🤖 AI Summary
This work addresses the susceptibility of large language models to distributional shift in off-policy reinforcement learning, where existing approaches relying on importance sampling or hard clipping struggle to maintain stable updates under long-tailed vocabularies. The paper proposes DRPO, a novel method that refines the conventional hard-clipped trust-region mechanism by introducing a smooth, advantage-weighted quadratic regularizer based on KL divergence. This formulation preserves the geometric structure of DPPO while imposing continuous and bounded gradient weights on policy deviations, effectively mitigating divergence and providing corrective signals beyond policy boundaries. Empirical results demonstrate that DRPO significantly enhances training stability and sample efficiency across diverse model scales, architectures, and precision settings.
📝 Abstract
Reinforcement learning (RL) has become a key component of post-training large language models (LLMs). In practice, LLM RL is often off-policy because of training-inference mismatch and policy staleness, making trust-region control essential for stable optimization. Mainstream methods such as PPO and GRPO approximate this control with a ratio-clipping mechanism, but the importance ratio can be a poor proxy for distributional shift in long-tailed vocabularies. Recent work such as DPPO addresses this mismatch by replacing ratio-based clipping with a divergence-based mask, yielding a trust region defined by the sampled token's absolute probability shift. However, DPPO still relies on a hard mask: once a token crosses the trust-region boundary in a harmful direction, its gradient is discarded rather than corrected.
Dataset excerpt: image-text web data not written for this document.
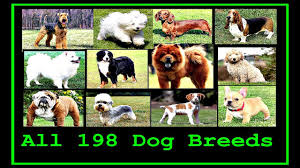 All Dog Breeds Chart All Dog Breeds In The World A To Z
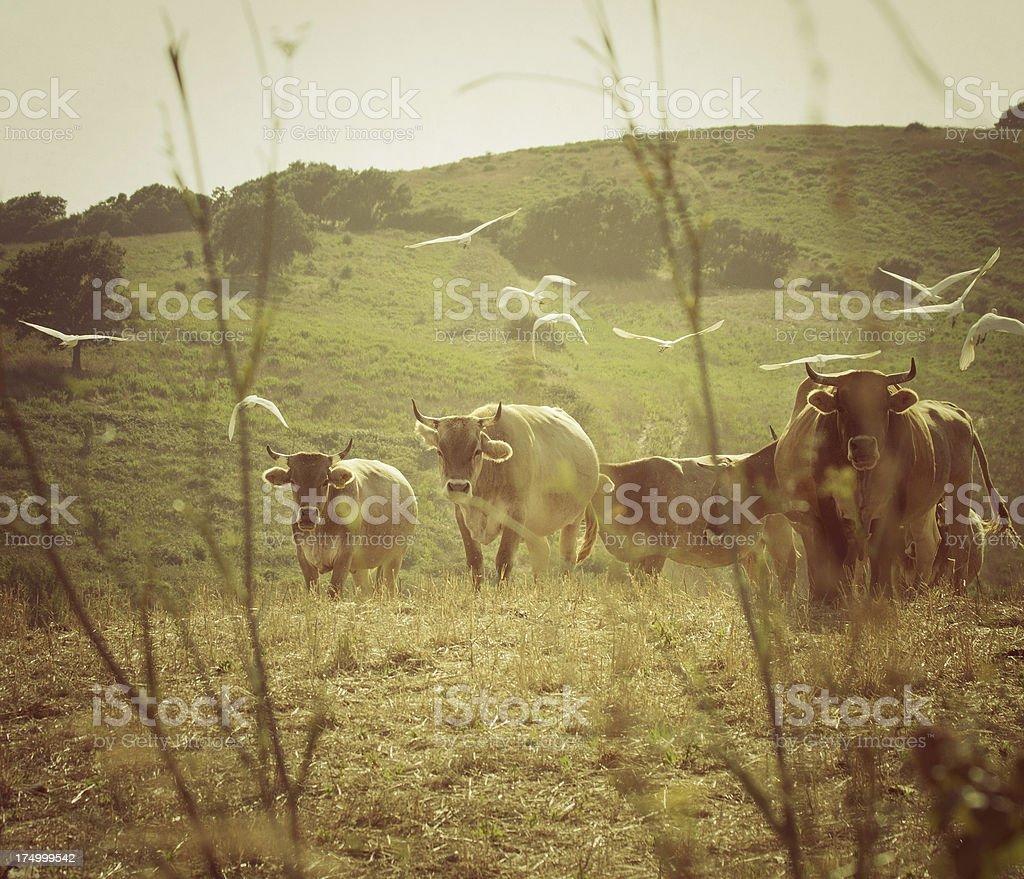 Herd of Maremman Cows stock photo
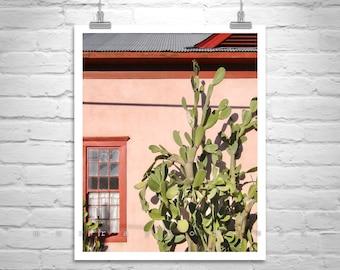 Tucson Arizona, Architecture Art, Southwest Decor, Barrio Viejo, Cactus Art, Art Photography, Southwestern Art, Cactus Print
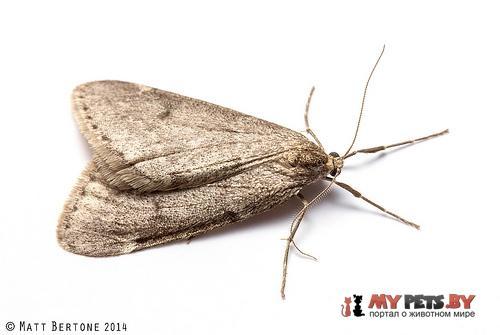 Alsophila pometaria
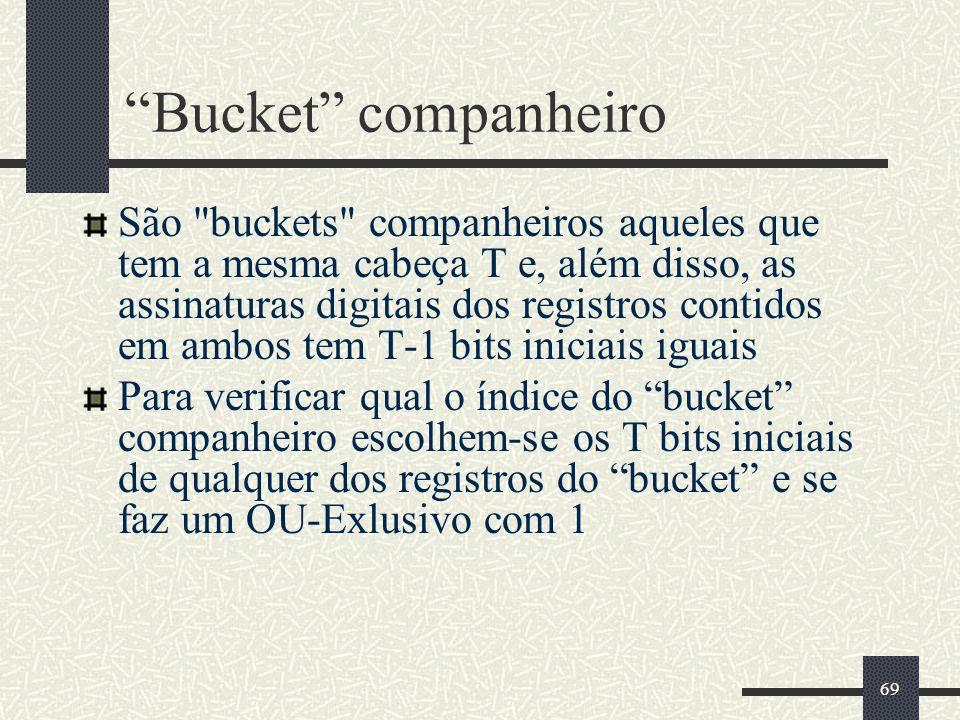 69 Bucket companheiro São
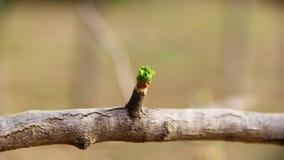 Folha verdejante Fotografia de Stock Royalty Free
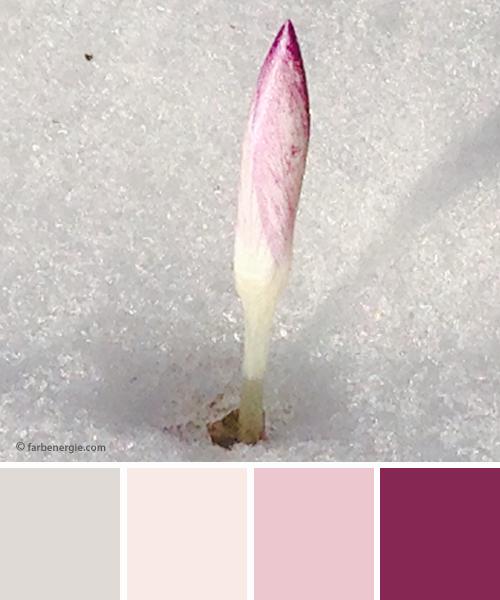 farbinspirationen-natur-Schnee-krokus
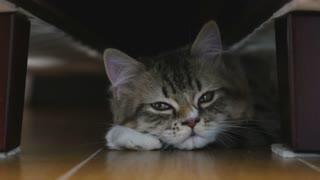 Persian tabby kitten lying under the bed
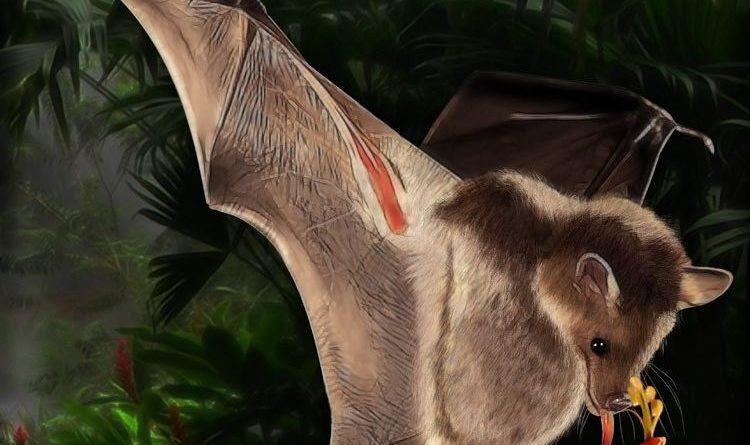 Листонос Лича: Летучая мышь с рогом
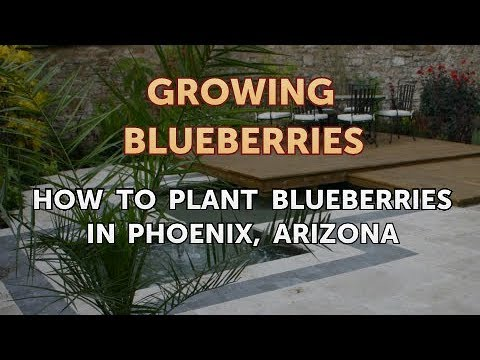 How to Plant Blueberries in Phoenix, Arizona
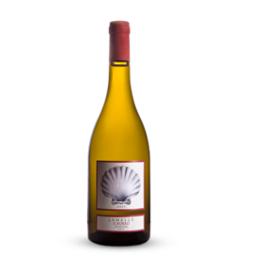 Il Borro Lamelle Chardonnay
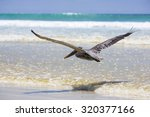 Single Pelican Flying Over The...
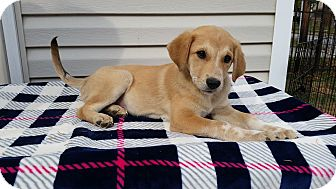 Australian Cattle Dog Mix Puppy for adoption in New Oxford, Pennsylvania - Hank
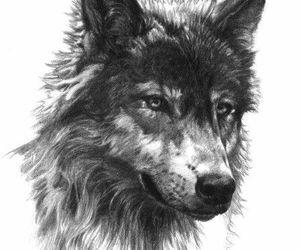 black and withe, draw, and wolf image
To address this, we propose Divergence Regularized Policy Optimization (DRPO), which replaces the hard mask with a smooth advantage-weighted quadratic regularizer on policy shift. DRPO preserves the same trust-region geometry as DPPO while inducing bounded, continuous gradient weights that attenuate diverging updates and provide corrective signals beyond the boundary. Experiments across model scales, architectures, and precision settings show that DRPO improves the stability and efficiency of LLM RL training.